If you're the parent of a high school senior who will be attending college in the fall, this is an important time of year for you both. You may be mired down in the financial aspects of getting your child into college and making the final selection of which school is the perfect fit. While you may have made some New Year's resolutions for yourself, you may want to sit down with your student now and give a few pieces of smart financial advice that will help make the transition from child to near-adult go smoother.
The hardest part may be that you might have to be truthful with your child about your own financial situation first. Whatever lessons you have to impart about how you got to where you are financially could be of help as they start making their own financial choices. Explain your financial concerns about continuing to pay for your home and the rest of the family, plan for your retirement, and still cover the cost of a college education.
You're not alone in your financial concerns. According to a Discover Student Loans poll, 87 percent of parents say college is "very important" to their children's futures. Eighty-one percent of parents plan to help pay for their children's college education, but seventy-nine percent of families are very or somewhat worried about having enough money to contribute. That's why it is so important that you work through the financial aid process together. Continue to show your child that you are encouraging the college plans, but it's also important to maximize the amount of financial aid, grants and scholarships to lessen the financial burden on the family.
Don't be afraid to let your child see the information you submit on your FAFSA (Free Application for Federal Student Aid) so he or she will have a firm grasp of the family's financial position. This makes it a lot easier to explain why you are being so adamant about scholarships and summer jobs, too.

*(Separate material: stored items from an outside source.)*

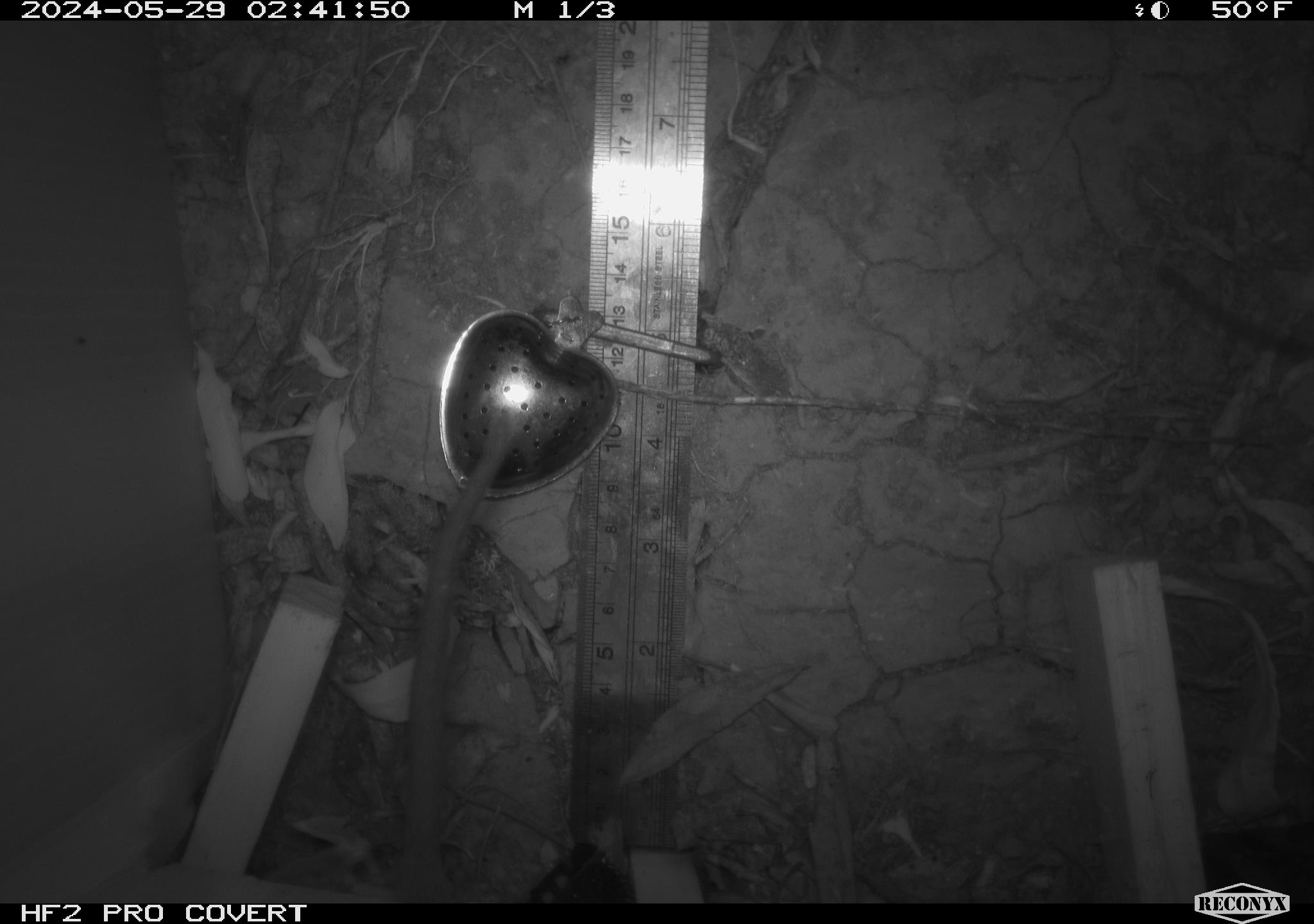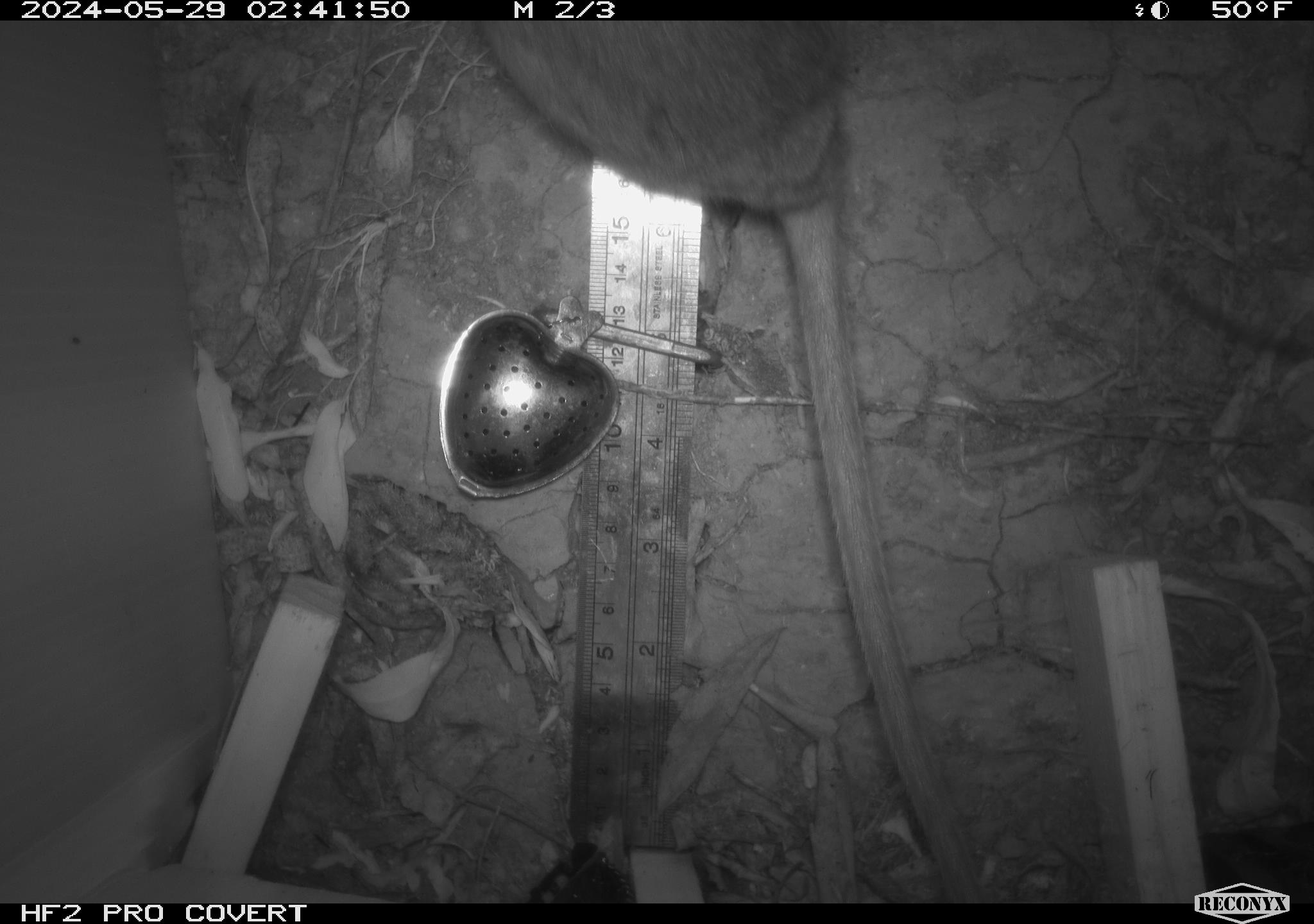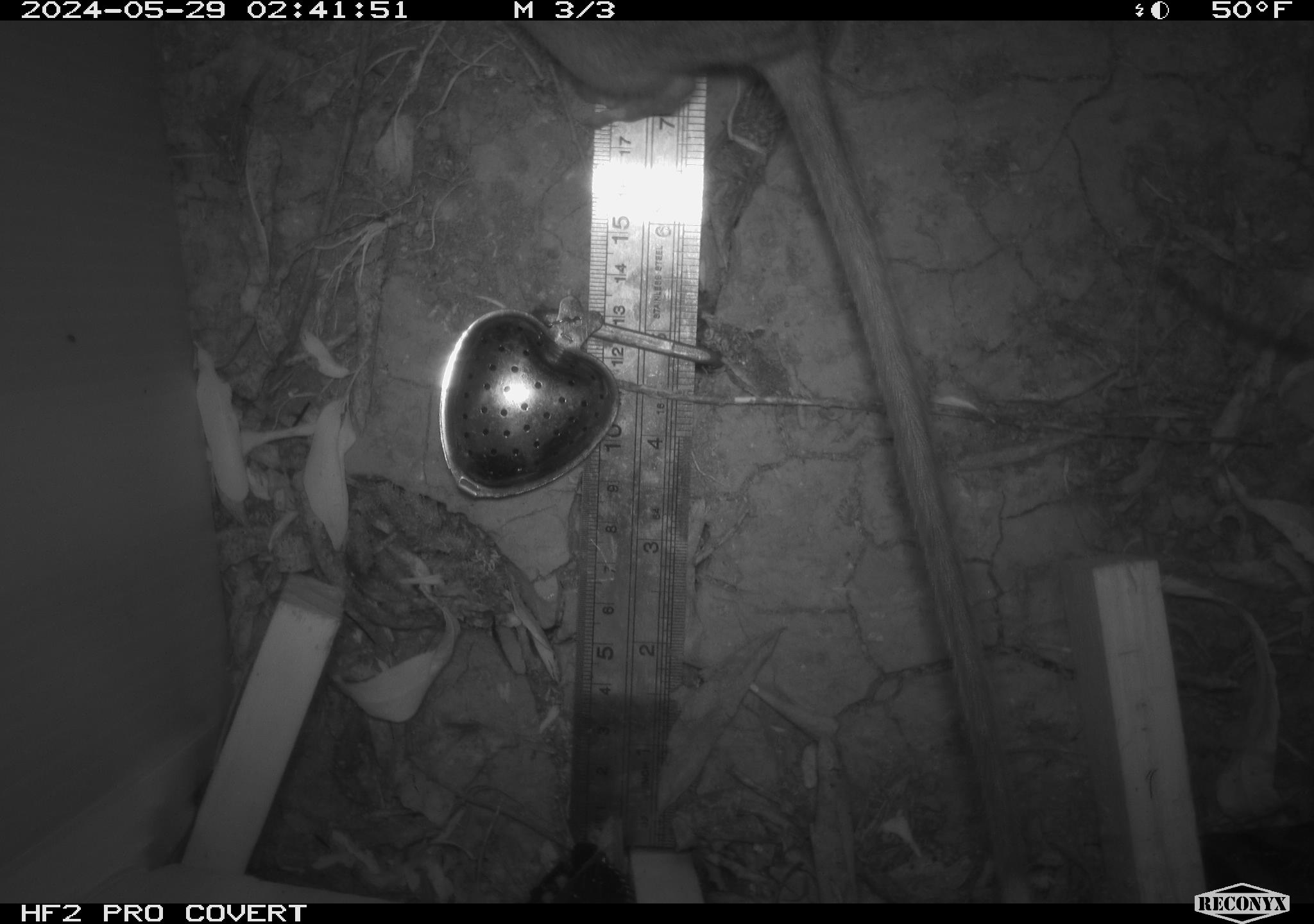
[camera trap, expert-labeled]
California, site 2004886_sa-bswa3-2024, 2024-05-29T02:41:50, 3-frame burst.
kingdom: Animalia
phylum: Chordata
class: Mammalia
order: Rodentia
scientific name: Rodentia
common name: woodrat or rat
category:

You might need to have a heart-to-heart talk about allowances and spending limits. While money might have been more easily available during the high school years, it could be more difficult for you to pay for college tuition and still provide financial support. Let your child know whether you will be able to continue any type of allowance. You might want to discuss a yearly amount for a bank account with debit card or ATM access. Your child will have to make more decisions about budgeting, spending and earning money as the year goes on and the balance goes down.
We're All In This Together
While a good college education is certainly one gift most parents want to bestow on their children, the financial responsibility shouldn't all fall on the parents' shoulders. Explain the financial facts of life to your child, make sure he or she understands that spending might be a little tight for everyone during the college years, and show your willingness to participate in the adventure together.
When your child graduates in four years, you want him or her to be money smart as well as book smart. Start to provide a little "home schooling" about money issues now and you could give your child important financial lessons that will last a lifetime. It proves that you want to help your child make the transition to building a successful life, and might also make things a little easier for you financially if you're not trying to do everything on your own.